• [DIRECTIONS]
Arrange the lines below into a numbered list, skipping any blank lines.

• [Records]
/---

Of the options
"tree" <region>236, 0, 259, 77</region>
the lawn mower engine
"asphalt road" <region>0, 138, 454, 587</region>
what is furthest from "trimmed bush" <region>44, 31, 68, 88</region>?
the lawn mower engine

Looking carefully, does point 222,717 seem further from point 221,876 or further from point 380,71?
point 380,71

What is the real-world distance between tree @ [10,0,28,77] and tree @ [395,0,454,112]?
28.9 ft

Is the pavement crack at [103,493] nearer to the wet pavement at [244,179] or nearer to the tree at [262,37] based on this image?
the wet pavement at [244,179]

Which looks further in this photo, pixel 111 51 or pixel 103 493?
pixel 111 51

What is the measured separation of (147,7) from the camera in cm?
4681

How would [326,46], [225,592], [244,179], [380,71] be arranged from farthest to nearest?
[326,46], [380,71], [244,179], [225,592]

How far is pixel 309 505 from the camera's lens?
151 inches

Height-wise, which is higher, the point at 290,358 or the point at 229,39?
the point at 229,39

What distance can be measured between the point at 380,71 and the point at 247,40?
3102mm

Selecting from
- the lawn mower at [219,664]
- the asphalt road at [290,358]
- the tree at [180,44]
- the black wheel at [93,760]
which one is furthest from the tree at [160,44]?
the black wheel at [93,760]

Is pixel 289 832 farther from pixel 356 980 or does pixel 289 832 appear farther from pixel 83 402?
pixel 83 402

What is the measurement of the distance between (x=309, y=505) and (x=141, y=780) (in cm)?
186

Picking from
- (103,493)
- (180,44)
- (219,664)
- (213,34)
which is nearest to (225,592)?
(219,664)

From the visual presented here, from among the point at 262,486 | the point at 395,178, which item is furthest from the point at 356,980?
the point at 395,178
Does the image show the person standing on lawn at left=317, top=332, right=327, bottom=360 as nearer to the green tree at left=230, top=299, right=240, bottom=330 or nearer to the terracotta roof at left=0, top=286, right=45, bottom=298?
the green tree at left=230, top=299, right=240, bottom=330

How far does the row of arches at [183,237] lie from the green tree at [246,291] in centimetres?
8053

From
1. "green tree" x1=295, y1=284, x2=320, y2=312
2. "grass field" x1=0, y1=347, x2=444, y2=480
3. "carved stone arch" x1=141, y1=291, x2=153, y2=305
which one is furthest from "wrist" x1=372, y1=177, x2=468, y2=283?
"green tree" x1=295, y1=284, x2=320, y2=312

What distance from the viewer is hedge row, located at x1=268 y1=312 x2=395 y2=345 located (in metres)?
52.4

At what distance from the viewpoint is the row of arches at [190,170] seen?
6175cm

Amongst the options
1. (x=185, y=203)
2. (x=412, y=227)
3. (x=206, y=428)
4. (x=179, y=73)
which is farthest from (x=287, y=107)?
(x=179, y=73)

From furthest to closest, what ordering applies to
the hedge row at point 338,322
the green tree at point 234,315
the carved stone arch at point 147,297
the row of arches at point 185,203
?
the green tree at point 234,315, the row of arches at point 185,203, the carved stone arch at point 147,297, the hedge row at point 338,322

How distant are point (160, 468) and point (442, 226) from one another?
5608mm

\---

• [TASK RESULT]
1. Of the options
2. "tree" <region>236, 0, 259, 77</region>
3. the lawn mower engine
4. "asphalt road" <region>0, 138, 454, 587</region>
5. what is furthest from "trimmed bush" <region>44, 31, 68, 88</region>?
6. the lawn mower engine
7. Looking carefully, does point 222,717 seem further from point 221,876 or further from point 380,71?
8. point 380,71
9. What is the real-world distance between tree @ [10,0,28,77] and tree @ [395,0,454,112]?
10. 28.9 ft
11. Is the pavement crack at [103,493] nearer to the wet pavement at [244,179] or nearer to the tree at [262,37] based on this image?
12. the wet pavement at [244,179]
13. Which looks further in this photo, pixel 111 51 or pixel 103 493?
14. pixel 111 51
15. What is the measured separation of (147,7) from the camera in cm?
16. 4681
17. How would [326,46], [225,592], [244,179], [380,71] be arranged from farthest to nearest?
18. [326,46], [380,71], [244,179], [225,592]
19. How far is pixel 309 505 from the camera's lens?
20. 151 inches
21. Height-wise, which is higher, the point at 290,358 or the point at 229,39?
22. the point at 229,39
23. What distance can be measured between the point at 380,71 and the point at 247,40?
24. 3102mm
25. Selecting from
26. - the lawn mower at [219,664]
27. - the asphalt road at [290,358]
28. - the tree at [180,44]
29. - the black wheel at [93,760]
30. which one is furthest from the tree at [160,44]?
31. the black wheel at [93,760]
32. Is pixel 289 832 farther from pixel 356 980 or does pixel 289 832 appear farther from pixel 83 402?
33. pixel 83 402
34. What is the measurement of the distance between (x=309, y=505) and (x=141, y=780) (in cm)?
35. 186
36. Picking from
37. - (103,493)
38. - (180,44)
39. - (219,664)
40. - (213,34)
41. which is nearest to (225,592)?
42. (219,664)
43. From the visual presented here, from among the point at 262,486 | the point at 395,178, which item is furthest from the point at 356,980?
44. the point at 395,178
45. Does the image show the person standing on lawn at left=317, top=332, right=327, bottom=360 as nearer to the green tree at left=230, top=299, right=240, bottom=330 or nearer to the terracotta roof at left=0, top=286, right=45, bottom=298?
46. the green tree at left=230, top=299, right=240, bottom=330
47. How far does the row of arches at [183,237] lie from the green tree at [246,291] in centimetres?
48. 8053
49. From
50. 1. "green tree" x1=295, y1=284, x2=320, y2=312
51. 2. "grass field" x1=0, y1=347, x2=444, y2=480
52. 3. "carved stone arch" x1=141, y1=291, x2=153, y2=305
53. which one is furthest from "wrist" x1=372, y1=177, x2=468, y2=283?
54. "green tree" x1=295, y1=284, x2=320, y2=312
55. What distance from the viewer is hedge row, located at x1=268 y1=312 x2=395 y2=345 located (in metres)?
56. 52.4
57. At what distance from the viewpoint is the row of arches at [190,170] seen?
58. 6175cm
59. Amongst the options
60. 1. (x=185, y=203)
61. 2. (x=412, y=227)
62. 3. (x=206, y=428)
63. 4. (x=179, y=73)
64. which is farthest from (x=287, y=107)?
65. (x=179, y=73)
66. From furthest to closest, what ordering applies to
67. the hedge row at point 338,322
68. the green tree at point 234,315
69. the carved stone arch at point 147,297
70. the row of arches at point 185,203
71. ?
72. the green tree at point 234,315, the row of arches at point 185,203, the carved stone arch at point 147,297, the hedge row at point 338,322
73. How distant are point (160, 468) and point (442, 226) from one another?
74. 5608mm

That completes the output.